Recorded information
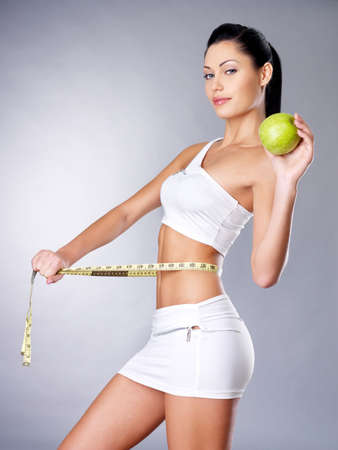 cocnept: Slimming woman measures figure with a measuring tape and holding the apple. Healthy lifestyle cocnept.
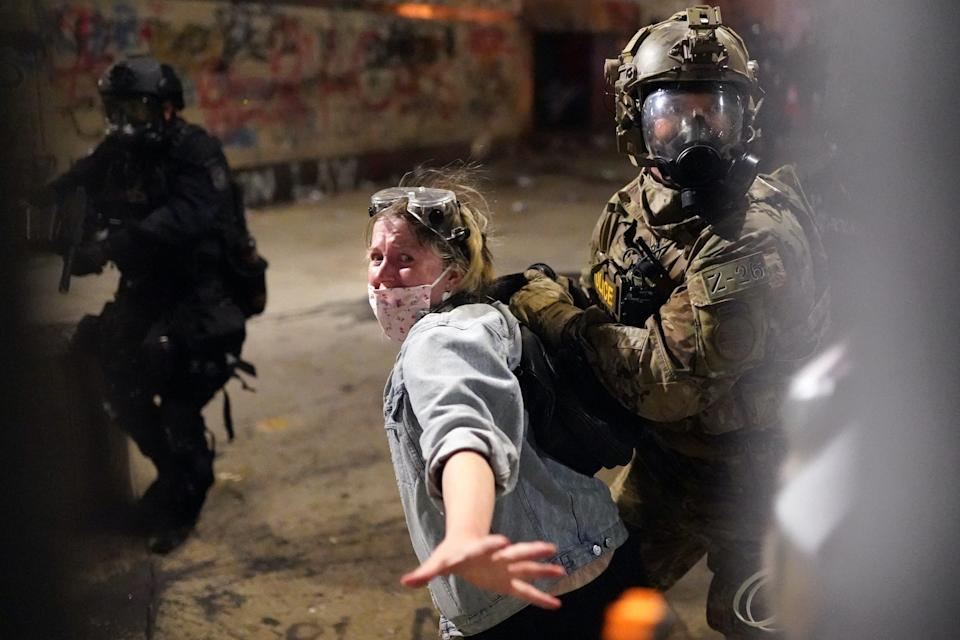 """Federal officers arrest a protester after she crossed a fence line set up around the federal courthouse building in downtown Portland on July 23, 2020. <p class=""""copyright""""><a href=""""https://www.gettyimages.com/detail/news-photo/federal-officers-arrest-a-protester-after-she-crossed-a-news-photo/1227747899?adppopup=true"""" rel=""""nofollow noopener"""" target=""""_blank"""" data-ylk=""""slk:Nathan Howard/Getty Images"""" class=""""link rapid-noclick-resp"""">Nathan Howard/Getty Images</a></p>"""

==

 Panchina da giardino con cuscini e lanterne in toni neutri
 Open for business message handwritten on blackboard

* * *

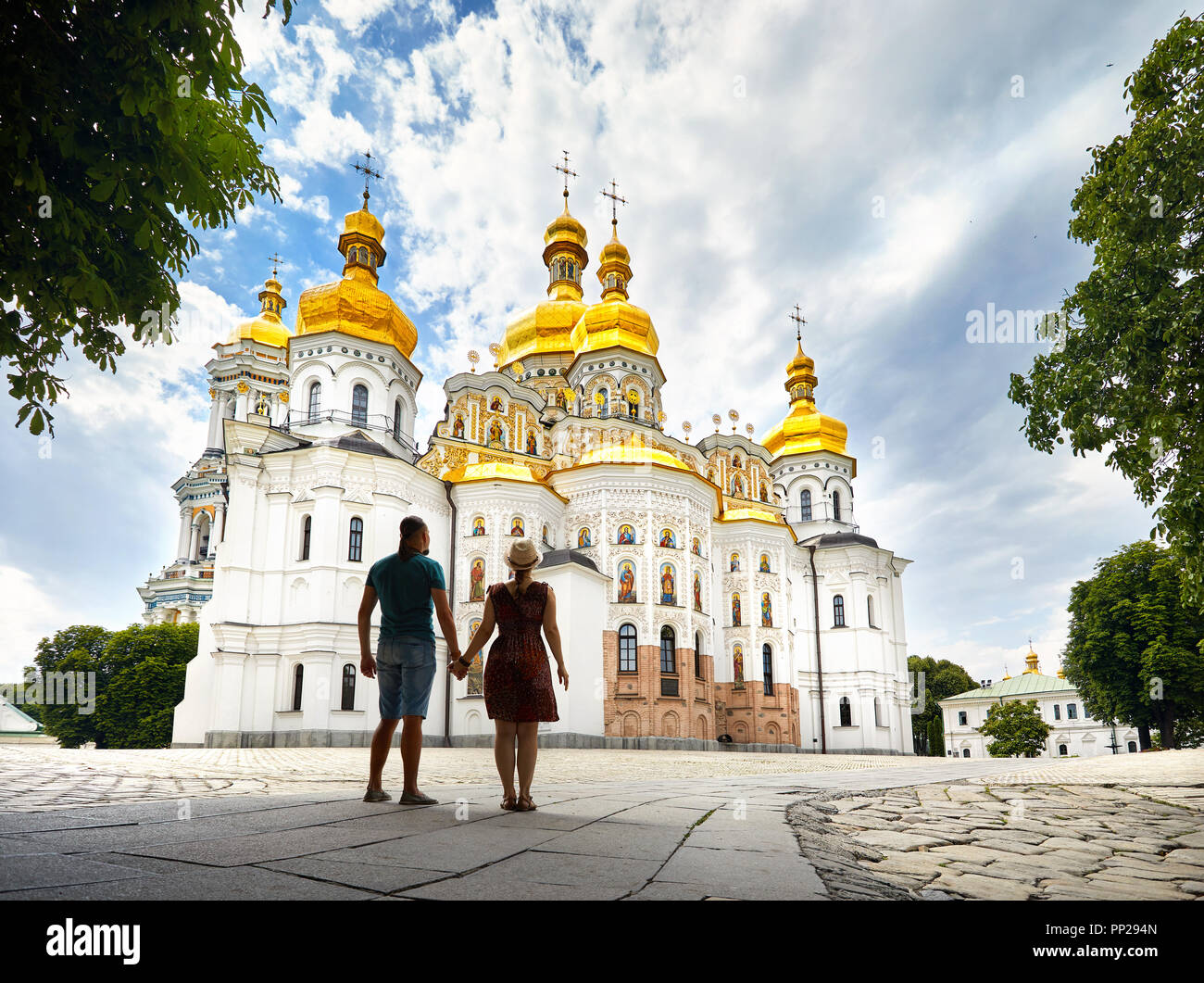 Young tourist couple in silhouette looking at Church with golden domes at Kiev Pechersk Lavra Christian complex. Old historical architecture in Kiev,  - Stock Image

Assignment
Could you restate word for word the lines above from the one containing "Panchina da giardino" through the one containing "Open for business", both included, and nothing else?

Answer to the problem
 Panchina da giardino con cuscini e lanterne in toni neutri
 Open for business message handwritten on blackboard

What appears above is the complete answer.